> _Yapılacak görevler_:
- a) Alıntı metinde yazar, öğrencilerinin çoğunun hayatını az çok bildiğini söylüyor. Metne göre bunun nedeni nedir?
- b) Alıntı metne göre aşağıdaki soruları yanıtlayın:
(i) Yazar öğretmenlikte kaç yıl geçirdikten sonra emekli olmuş?
(ii) Yazar öğretmenliği boyunca hangi sınıflar arasında ders vermiş?
(iii) Yazar, ilgi odağı olmuş öğrencileri anlatırken sağlıkçıların ilaç için kullandığı hangi deyime başvuruyor?

> _Alıntı metin_:
Çocuğun başarısı her şey midir?
Ebeveynlerin çoğu haklı olarak çocuğunun iyi öğretim veren bir okulda
okumasını, okulda başarılı olmasını ve ileride iyi bir üniversite okumasını
arzu ederler. Yani başarılı bir öğrenci olmasını arzularlar. Bu durum gayet
normaldir.
Peki, başarının amacı nedir? Tek başına başarı yeterli midir? Başarıdan
daha değerli şeyler var mıdır? Başarılı olmaktan beklentiniz çocuğunuzun
ileride iyi bir iş ve aile kurması, kendisine, ailesine ve topluma faydalı bir
birey olması ise lütfen yazımızı okuyunuz.
Öğretmenlikte 35 yılı devirdikten sonra emekli oldum. Öğretmenliğim boyunca
4. sınıflardan lise sonuncu sınıflara kadar değişik ilköğretim okulları ve
değişik liselerde çalıştım. Tavşanlı’ya geldiğim yıllarda okuttuğum
öğrencilerimin birçoğu kırkının üstünde. Yani birçok öğrencimin öğrencilik
yıllarından itibaren hayatlarını az çok biliyorum.
İyi bir gözlemci sayılabilirim. Bu zaman zarfında şunları gözlemledim:
Okul hayatında da, sonraki hayatında da başarılı olan öğrencilerimi gördüm.
Okul hayatında çok başarılı olup, gündelik hayatta dibe vuran öğrencilerimi
de gördüm.
Okul hayatında başarısız olup, ticaret hayatında ve gündelik hayatında
başarılı olan öğrencilerim de oldu.
Okul hayatı da sonraki hayatı da başarısız ve problemli olan öğrencilerimi
de tanıyorum.
Şimdi sizlere öğrencilik hayatı başarılarla dolu, sınavlarda derece yapan
bir öğrencimden bahsedeceğim. Bu öğrencimiz, ailesinin ilgilendiği,
öğretmenlerinin ilgilenip değer verdiği, girdiği sınavlarda derece yapan bir
öğrenci. Okuduğu okulların ve öğretmenlerin gözdesi bir öğrenci.
Bizler hem öğretmenler hem veliler başarıyı bazen gereğinden fazla
yüceltiyoruz. İşte bu başarısı gereğinden fazla önemsenmiş ve ilgi odağı olmuş
öğrencilerimiz -sağlıkçıların ilaç için kullandıkları deyimle söylersek ilgide
doz aşımı almış öğrencilerimiz- hayatın merkezine kendisini oturtuyorlar.
Çevresindeki kişileri anne-baba dâhil birer teferruat gibi, kendisine hizmet
etmek için yaratılmış varlıklar gibi görmeye başlayabiliyorlar.

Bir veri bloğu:
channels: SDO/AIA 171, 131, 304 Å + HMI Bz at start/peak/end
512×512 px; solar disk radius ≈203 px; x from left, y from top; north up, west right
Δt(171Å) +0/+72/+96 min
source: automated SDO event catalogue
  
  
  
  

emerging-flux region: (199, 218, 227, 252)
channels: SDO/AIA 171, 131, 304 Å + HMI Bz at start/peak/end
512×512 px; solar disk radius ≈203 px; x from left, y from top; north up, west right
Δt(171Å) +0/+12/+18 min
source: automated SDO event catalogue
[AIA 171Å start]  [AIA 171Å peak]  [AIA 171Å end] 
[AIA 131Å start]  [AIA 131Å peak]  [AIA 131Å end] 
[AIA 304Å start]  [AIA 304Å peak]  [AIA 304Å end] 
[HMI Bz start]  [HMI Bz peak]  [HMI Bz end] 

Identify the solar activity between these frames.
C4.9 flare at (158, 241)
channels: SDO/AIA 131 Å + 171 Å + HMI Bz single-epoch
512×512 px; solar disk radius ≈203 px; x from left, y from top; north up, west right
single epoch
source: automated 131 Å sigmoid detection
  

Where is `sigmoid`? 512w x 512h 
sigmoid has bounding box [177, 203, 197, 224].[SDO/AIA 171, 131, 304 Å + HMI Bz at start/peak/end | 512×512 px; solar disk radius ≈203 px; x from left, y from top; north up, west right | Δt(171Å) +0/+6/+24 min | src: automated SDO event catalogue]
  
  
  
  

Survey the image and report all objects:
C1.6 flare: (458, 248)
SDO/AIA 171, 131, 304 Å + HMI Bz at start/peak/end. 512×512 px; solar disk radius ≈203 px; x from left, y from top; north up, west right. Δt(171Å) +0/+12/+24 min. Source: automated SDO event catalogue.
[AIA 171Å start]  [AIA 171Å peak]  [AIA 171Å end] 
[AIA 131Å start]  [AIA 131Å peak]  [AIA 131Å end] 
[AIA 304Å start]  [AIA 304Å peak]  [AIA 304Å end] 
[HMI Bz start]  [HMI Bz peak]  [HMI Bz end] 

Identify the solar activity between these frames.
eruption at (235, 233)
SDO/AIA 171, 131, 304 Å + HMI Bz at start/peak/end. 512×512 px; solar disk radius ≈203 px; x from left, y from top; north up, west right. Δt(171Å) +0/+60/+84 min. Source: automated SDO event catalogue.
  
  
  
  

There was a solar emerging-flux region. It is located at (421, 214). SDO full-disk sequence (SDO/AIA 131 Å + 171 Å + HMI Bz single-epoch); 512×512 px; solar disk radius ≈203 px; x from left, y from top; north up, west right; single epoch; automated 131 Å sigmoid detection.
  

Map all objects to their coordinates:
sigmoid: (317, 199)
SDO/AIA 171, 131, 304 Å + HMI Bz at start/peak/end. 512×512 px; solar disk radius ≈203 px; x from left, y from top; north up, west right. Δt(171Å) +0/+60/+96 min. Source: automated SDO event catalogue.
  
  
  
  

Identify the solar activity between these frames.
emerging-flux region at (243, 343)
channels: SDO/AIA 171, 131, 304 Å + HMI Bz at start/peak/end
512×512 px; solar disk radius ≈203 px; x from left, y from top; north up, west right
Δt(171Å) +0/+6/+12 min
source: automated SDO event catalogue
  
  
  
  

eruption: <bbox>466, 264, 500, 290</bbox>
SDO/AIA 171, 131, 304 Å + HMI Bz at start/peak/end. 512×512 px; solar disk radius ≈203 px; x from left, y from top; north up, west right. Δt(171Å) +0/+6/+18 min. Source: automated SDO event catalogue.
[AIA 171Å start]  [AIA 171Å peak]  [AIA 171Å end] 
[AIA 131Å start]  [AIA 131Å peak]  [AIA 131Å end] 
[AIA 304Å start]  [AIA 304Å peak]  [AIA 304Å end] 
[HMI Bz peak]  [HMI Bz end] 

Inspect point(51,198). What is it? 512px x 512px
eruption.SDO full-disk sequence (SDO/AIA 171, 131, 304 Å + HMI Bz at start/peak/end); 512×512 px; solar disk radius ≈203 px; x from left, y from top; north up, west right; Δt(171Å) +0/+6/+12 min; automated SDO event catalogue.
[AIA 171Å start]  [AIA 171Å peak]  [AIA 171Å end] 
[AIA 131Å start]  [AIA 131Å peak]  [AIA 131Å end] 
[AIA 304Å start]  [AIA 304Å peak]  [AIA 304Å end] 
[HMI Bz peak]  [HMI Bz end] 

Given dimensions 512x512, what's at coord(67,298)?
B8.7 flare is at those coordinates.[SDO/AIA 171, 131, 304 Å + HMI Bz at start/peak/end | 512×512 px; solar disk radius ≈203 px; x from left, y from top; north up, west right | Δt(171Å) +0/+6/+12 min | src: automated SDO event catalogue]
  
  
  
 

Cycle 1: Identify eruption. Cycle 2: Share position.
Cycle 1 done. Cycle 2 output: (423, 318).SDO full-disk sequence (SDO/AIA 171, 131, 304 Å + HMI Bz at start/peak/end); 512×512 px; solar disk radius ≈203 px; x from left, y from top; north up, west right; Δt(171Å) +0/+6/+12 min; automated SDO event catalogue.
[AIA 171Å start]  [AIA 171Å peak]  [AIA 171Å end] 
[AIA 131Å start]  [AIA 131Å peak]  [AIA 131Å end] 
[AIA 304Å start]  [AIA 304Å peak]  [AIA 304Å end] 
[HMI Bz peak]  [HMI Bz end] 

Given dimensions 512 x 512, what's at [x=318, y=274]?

> _Görevlerin çözümleri_:
- a) Yazar Tavşanlı'ya geldiği yıllarda okuttuğu öğrencilerin birçoğunun şimdi kırkının üstünde olduğunu belirtiyor. Bu yüzden birçok öğrencisinin hayatını öğrencilik yıllarından beri az çok biliyor.

- b)
(i) 35 yıl.
(ii) 4. sınıflardan lise son sınıflarına kadar.
(iii) "Doz aşımı" deyimine.